In my youth, I had occasion to be in several Knoxville radio stations. At WNOX, I was friends with Lowell Blanchard and Jerry Collins, and they would routinely give me promotional 45 rpm records that the station did not need or want. At WKGN, the top disc jockey was Eddie Parker, and he also would save me records for my collection. At some point, I bought a tape recorder and recorded Top 40 radio shows for songs I could not afford to buy. In fact, the first time Elvis was on the Ed Sullivan Show I hooked up my tape recorder and recorded him before I owned any of his records.

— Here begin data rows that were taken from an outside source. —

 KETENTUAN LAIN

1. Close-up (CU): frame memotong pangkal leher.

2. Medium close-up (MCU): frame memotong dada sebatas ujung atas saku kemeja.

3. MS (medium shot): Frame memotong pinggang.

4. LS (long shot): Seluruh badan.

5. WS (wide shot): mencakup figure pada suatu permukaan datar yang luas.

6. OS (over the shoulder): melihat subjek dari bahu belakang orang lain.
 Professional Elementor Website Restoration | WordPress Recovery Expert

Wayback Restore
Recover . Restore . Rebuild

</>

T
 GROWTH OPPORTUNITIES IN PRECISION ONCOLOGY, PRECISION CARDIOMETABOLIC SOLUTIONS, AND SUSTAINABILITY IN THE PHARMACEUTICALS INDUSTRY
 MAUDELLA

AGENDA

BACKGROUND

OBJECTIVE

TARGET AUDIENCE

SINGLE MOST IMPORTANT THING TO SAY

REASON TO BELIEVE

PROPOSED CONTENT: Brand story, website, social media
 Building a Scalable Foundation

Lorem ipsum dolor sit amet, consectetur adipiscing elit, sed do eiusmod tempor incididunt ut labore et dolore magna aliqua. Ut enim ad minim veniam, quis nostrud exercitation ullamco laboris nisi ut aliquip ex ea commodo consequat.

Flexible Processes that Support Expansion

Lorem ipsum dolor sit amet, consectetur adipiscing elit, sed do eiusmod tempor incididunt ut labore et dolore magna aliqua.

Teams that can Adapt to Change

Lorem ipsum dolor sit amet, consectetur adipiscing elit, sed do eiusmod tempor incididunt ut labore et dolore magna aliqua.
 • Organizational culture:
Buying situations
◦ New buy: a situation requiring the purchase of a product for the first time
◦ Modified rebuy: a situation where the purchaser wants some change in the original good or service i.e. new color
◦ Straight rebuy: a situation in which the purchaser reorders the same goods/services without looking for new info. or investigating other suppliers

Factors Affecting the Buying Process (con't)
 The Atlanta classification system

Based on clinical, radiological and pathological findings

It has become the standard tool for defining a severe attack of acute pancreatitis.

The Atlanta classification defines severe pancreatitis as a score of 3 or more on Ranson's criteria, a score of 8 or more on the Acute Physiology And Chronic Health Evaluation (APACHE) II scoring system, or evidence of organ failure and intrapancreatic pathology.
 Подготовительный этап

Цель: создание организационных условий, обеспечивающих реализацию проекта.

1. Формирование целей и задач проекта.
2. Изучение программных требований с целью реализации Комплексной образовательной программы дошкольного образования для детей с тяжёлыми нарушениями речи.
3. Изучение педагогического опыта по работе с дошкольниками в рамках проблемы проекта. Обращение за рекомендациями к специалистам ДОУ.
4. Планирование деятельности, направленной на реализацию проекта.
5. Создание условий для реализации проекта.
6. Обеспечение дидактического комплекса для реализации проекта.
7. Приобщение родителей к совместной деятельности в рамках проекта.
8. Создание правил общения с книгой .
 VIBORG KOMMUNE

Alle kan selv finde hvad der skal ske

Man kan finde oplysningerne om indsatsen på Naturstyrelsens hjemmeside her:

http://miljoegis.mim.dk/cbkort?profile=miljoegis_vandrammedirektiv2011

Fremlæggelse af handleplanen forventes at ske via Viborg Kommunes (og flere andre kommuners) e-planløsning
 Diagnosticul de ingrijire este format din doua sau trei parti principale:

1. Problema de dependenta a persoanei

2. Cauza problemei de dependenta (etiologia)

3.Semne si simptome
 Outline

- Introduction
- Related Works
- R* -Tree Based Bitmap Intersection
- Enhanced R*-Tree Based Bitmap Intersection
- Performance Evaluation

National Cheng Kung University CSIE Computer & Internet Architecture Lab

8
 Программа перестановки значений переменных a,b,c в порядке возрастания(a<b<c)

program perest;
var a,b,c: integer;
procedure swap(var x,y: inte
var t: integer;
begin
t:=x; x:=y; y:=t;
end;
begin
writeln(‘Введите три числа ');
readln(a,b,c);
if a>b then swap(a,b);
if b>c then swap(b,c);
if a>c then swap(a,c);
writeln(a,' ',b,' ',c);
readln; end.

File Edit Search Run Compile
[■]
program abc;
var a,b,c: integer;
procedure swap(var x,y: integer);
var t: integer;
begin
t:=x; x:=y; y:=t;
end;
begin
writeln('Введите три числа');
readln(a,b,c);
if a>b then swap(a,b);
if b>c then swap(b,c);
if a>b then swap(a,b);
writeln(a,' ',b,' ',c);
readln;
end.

Through the years, I have kept all my vinyl records because, in many ways, they tell the story of my life. I recently visited Raven Records on North Central, which specializes in used records, and was immediately taken back to the good old days. Records were stacked everywhere, outdated advertising posters were on the wall, and lots of people like me were prowling around still diggin’ vinyl.   

1 Comment
  1. Gary says

    Yeah that’s great. I was born and raised in the LA area and rode my bike, with my allowance and money I borrowed from my parents, to a record shop in Reseda. Bill Haley and the Comets Rock Around the Clock and Frankie Lymon and the Teenagers Why Do Fools Fall in Love. Also I repaid my mom by also buying an Eddie Fisher single for money I borrowed from her. Later I made my life in audio working for a well-known manufacturer and marketer in southern California.